To be specific the view I am arguing against goes something like:
Inside a human being is a set of apriori terminal values (as opposed to say, terminal reward signals which create values within-lifetime based on the environment) which are unfolded during the humans lifetime. These values generalize to modernity because there is clever machinery in the human which can stretch these values over such a wide array of conceptual objects that modernity does not yet exit the region of validity for the fixed prior. If we could extract this machinery and get it into a machine then we could steer superintelligence with it and alignment would be solved.
I think this is a common view, which is both wrong on its own and actually noncanonical to Yudkowsky’s viewpoint (which I bring up because I figure you might think I’m moving the goalposts, but Bostrom 2014 puts the goalposts around here and Yudkowsky seems to have disagreed with it since at least 2015, so at worst shortly after the book came out but I’m fairly sure before). It is important to be aware of this because if this is your mental model of the alignment problem you will mostly have non-useful thoughts about it.

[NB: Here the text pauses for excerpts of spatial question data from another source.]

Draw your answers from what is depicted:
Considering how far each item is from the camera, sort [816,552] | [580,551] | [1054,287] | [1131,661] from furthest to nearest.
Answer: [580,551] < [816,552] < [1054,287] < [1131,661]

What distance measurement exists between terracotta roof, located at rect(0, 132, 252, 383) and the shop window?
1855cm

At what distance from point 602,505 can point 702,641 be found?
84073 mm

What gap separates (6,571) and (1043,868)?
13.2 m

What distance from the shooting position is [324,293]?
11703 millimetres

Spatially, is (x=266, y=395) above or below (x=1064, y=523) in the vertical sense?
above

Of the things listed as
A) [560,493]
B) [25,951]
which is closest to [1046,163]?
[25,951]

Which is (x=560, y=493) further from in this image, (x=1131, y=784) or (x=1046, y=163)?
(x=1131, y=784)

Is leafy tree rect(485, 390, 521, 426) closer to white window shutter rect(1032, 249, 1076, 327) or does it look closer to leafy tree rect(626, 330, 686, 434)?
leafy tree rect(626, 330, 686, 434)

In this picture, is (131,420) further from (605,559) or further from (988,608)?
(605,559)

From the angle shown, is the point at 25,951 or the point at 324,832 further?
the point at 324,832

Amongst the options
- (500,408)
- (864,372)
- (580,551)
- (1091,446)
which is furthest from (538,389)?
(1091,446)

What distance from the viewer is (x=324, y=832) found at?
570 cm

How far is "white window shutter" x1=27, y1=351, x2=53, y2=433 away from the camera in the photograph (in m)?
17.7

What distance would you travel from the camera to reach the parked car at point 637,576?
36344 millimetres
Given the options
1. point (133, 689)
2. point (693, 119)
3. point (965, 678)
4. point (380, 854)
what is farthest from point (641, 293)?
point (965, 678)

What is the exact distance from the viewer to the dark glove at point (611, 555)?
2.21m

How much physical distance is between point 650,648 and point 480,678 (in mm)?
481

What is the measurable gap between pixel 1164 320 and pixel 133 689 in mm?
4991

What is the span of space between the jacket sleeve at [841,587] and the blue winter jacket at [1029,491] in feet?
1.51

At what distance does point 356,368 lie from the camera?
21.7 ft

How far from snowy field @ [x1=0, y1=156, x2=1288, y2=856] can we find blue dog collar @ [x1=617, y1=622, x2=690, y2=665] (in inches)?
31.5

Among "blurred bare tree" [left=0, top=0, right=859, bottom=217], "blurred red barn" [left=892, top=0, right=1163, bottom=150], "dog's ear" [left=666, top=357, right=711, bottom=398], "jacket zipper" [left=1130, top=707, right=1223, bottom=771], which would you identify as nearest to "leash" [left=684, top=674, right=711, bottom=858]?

I think the reality is more like humans have a set of sensory hardware tied to intrinsic reward signals and these reward signals are conceptually shallow, but get used to bootstrap a more complex value ontology that ends up bottoming out in things nobody would actually endorse as their terminal values like “staying warm” or “digesting an appropriate amount of calcium” in the sense that they would like all the rest of eternity to consist of being kept in a womb which provides these things for them.
I don’t think the kind of “native” generalization from a fixed distribution I’m talking about there exists, it’s kind of a phenomenal illusion because it feels that way from the inside but almost certainly isn’t how it works. Rather humans generalize their values through institutional processes to collapse uncertainty by e.g. sampling a judicial ruling and then people update on the ruling with new social norms as a platform for further discourse and collapse of uncertainty as novel situations arise.
Or in the case of something like music, which does seem to work from a fixed set of intrinsic value heuristics, the actual kinds of music which gets expressed in practice within the space of music relies on the existing corpus of music that people are used to. Supposedly early rock and roll shows caused riots, which seems unimaginable now. What happens is people get used to a certain kind of music, then some musicians begin cultivating a new kind of music on the edge of the existing distribution using their general quality heuristics at the edge of what is recognizable to them. This works because the k-complexity of the heuristics you judge the music with is smaller and therefore fits more times into a redundant encoding than actual pieces of music so as you go out of distribution (functionally similar to applying a noise pass to the representation) your ability to recognize something interesting degrades more slowly than your ability to generate interesting music-shaped things. So you correct the errors to denoise a new kind of music into existence and move the center of the distribution by adding it to the cultural corpus.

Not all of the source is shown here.